Using sklearn-onnx to convert any scikit-learn estimator#

yobx.sklearn.to_onnx() ships with built-in converters for a curated set of scikit-learn estimators (StandardScaler, LogisticRegression, DecisionTree*, MLP*, and Pipeline). For any estimator that is not covered by the built-in registry, you can supply your own converter through the extra_converters keyword argument.

This example shows how to write such a custom converter for MLPClassifier using sklearn-onnx (skl2onnx) as the conversion back-end. The approach generalises to any scikit-learn estimator that skl2onnx supports.

The strategy#

  1. Call skl2onnx.convert_sklearn() to obtain a self-contained onnx.ModelProto for the estimator alone.

  2. Wrap that sub-model as a local ONNX function inside the enclosing GraphBuilder using FunctionOptions. The function groups the MLP nodes under a single named call during graph construction, and its weight tensors are stored as Constant nodes inside the function body rather than as top-level graph initializers.

  3. Emit a make_node call for the freshly registered function so the MLP plugs into the rest of the pipeline graph.

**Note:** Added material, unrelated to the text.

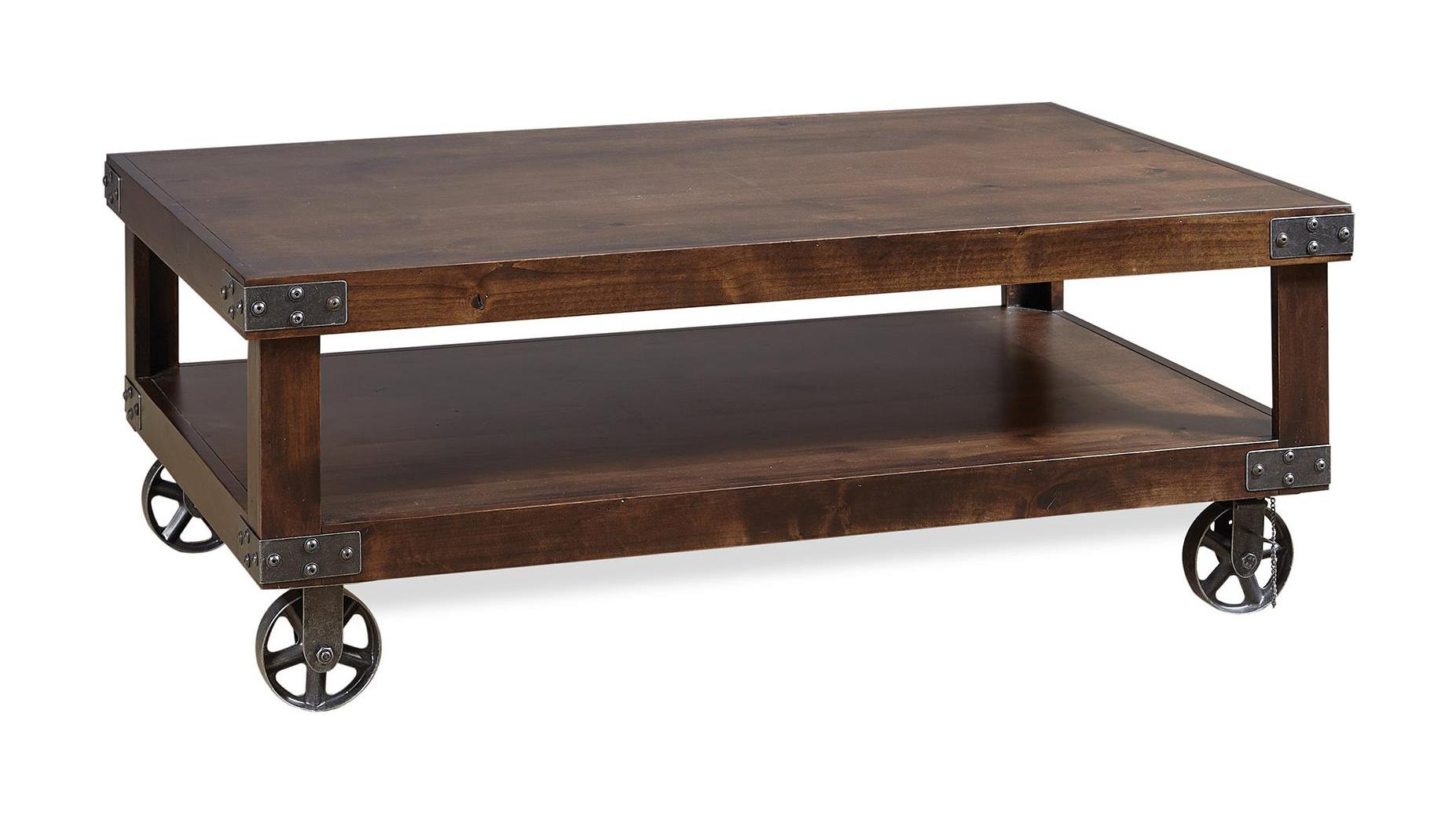 Industrial Cocktail Table in the Tobacco finish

The yobx optimizer (invoked by yobx.sklearn.to_onnx() at export time) inlines local functions into the enclosing graph, so the final onnx.ModelProto contains the individual MatMul, Add, Relu, and Sigmoid nodes rather than a single call-node. The local-function wrapping is therefore a construction-time organisational pattern that keeps converter code clean and composable even when the emitted sub-graph is ultimately inlined.

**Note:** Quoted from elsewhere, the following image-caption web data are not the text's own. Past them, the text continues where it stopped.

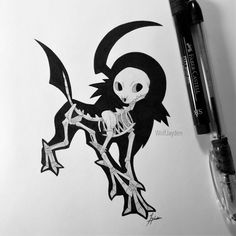 Skeletal Absol by WolfJayden on DeviantArt Pokemon Sketch, Pokemon Fan Art, Pokemon Stuff, Fossil Pokemon, Skeleton Drawings, Digimon, Tattoo Drawings, Concept Art, Pikachu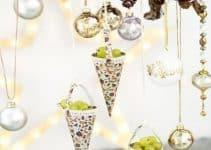 4 increíbles centros de mesa con uvas para bodas
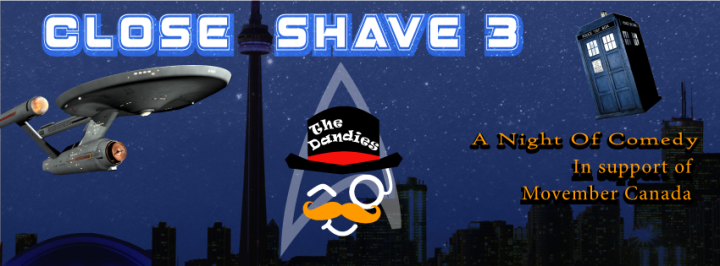 Close Shave 3 - A Night Of Comedy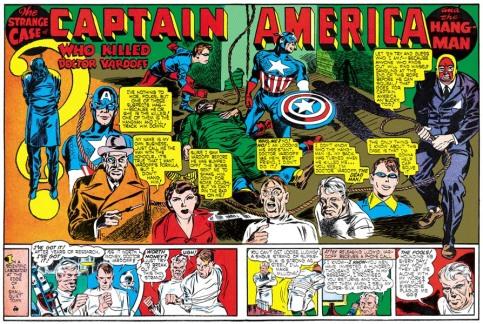 """Outra inovação: foi Kirby quem criou as """"páginas duplas"""" nos quadrinhos. Trecho de """"Captain America Comics 06"""" de 1941."""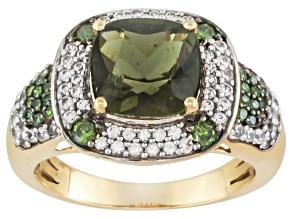Green Moldavite,White Zircon And Green Diamond 10k Yellow Gold Ring 2.28ctw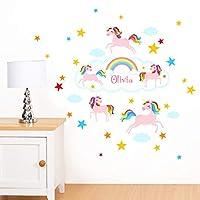 Rubybloom Designs Personalised Rainbow Unicorn & Stars Girls Name - Peel & Stick Wall Stickers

from typing import Dict, List, Tuple

import numpy as np
import onnx
import onnxruntime
from sklearn.neural_network import MLPClassifier
from skl2onnx import convert_sklearn
from skl2onnx.common.data_types import DoubleTensorType, FloatTensorType

from yobx import doc
from yobx.typing import GraphBuilderExtendedProtocol
from yobx.xbuilder import FunctionOptions
from yobx.sklearn import to_onnx

Helper: map ONNX element type to a skl2onnx input-type descriptor#

skl2onnx.convert_sklearn() requires an initial_types list that describes the shape and dtype of each model input using skl2onnx type objects such as FloatTensorType. The helper below translates an ONNX elem_type integer (as returned by get_type()) into the matching skl2onnx descriptor.

def to_skl2onnx_input_type(elem_type: int, n_features: int):
    """
    Convert an ONNX ``TensorProto`` element-type code into the matching
    :epkg:`sklearn-onnx` input-type object.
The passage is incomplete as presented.